Saturday, September 4, 2010

Kualitas ibadah yang mulai hilang

Kerinduan akan kampung halaman telah sedikit terobati. Di balik terobatinya kerinduan akan sanak saudara terasa ada sesuatu yang hilang. Terasa kekhusyukan dalam beribadah telah hilang. Digantikan dengan sebuah ketergesa-gesaan untuk segera menyelesaikan shalat tarawih. Hanya mementingkan bilangan rakaat tanpa memperhatikan kualitas dari shalat yang dilakukan tersebut. Apakah ini termasuk lalai dalam shalat? Mudah-mudahan Allah mengampuni mereka dan memberi hidayah kepada mereka untuk dapat meningkatkan kekhusyukan mereka dalam shalat.

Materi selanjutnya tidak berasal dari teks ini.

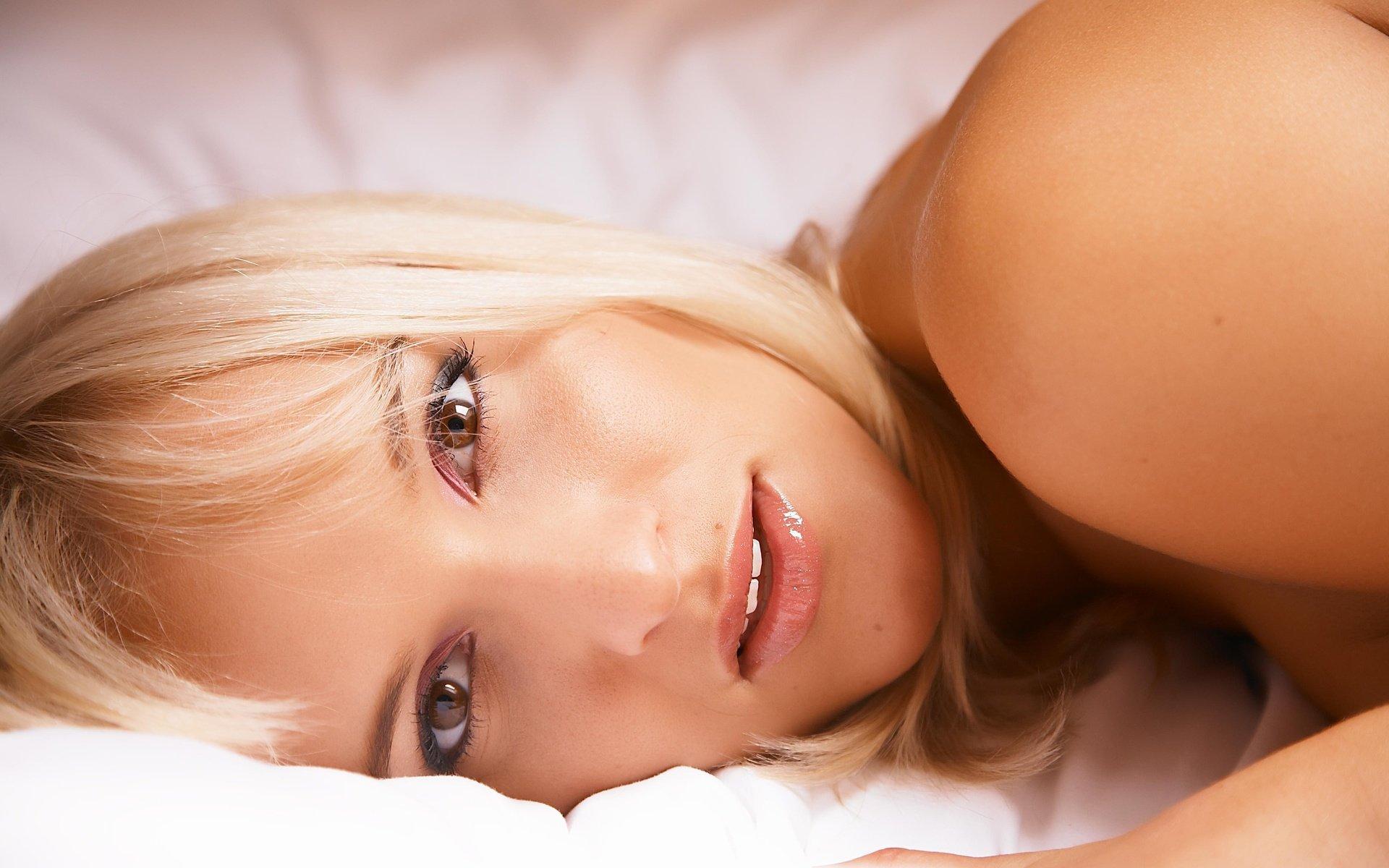 Секс с красивыми бландинками, Блондинки порно - пикантный Секс с Блондинкой на 19 фотография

Berawal dari sebuah permulaan yang dibiasakan sehingga menjadi suatu kebiasaan. Tradisi shalat tarawih dengan cepat – bahkan sangat cepat – dengan kisaran 23 rakaat selesai dalam waktu tidak lebih dari 25 menit. Demikian keadaan shalat tarawih di desa yang masyarakatnya belum paham secara mendalam terhadap nilai-nilai ajaran Islam. Semoga Allah memberi kepahaman pada mereka sehingga pada akhirnya mereka dapat menjalankan syari’at Islam dengan sebaik-baiknya.

Walau bagaimanapun keadaan shalat mereka, masih patut disyukuri bahwa masih ada yang mau menjalankan shalat tarawih di bulan Ramadhan ini. Seburuk apa pun kualitas shalat yang mereka lakukan, tetap terasa adanya sebuah syi’ar, sebuah tanda, dan sebuah kenyataan yang tak bisa dipungkiri: bahwa Islam tetap dijunjung dan tetap memancarkan syi’ar yang nyata. Mereka tetaplah menegakkan syi’ar dan dakwah Islam di tempat tinggal mereka. Meskipun apa yang dilakukan masih sangat jauh dari standar yang dicontohkan oleh Rasulullah dan para sahabatnya.

Tak cukup dengan berpuas diri dengan keadaan yang seperti ini. Usaha mengubah kebiasaan dan pola pikir yang sudah melekat di dalam masyarakat awam seperti ini perlu dan harus dilakukan. Setahap demi setahap. Sedikit demi sedikit. Tidak serta merta menerapkan perubahan yang “aneh” di mata masyarakat. Perlu penanaman pemahaman yang benar secara bertahap pada masyarakat. Perlahan tapi pasti. Karena tanpa adanya usaha untuk mengubah, perubahan tidak akan terjadi. Allah tidak akan mengubah suatu kaum hingga kaum itu mengubah  dirinya sendiri.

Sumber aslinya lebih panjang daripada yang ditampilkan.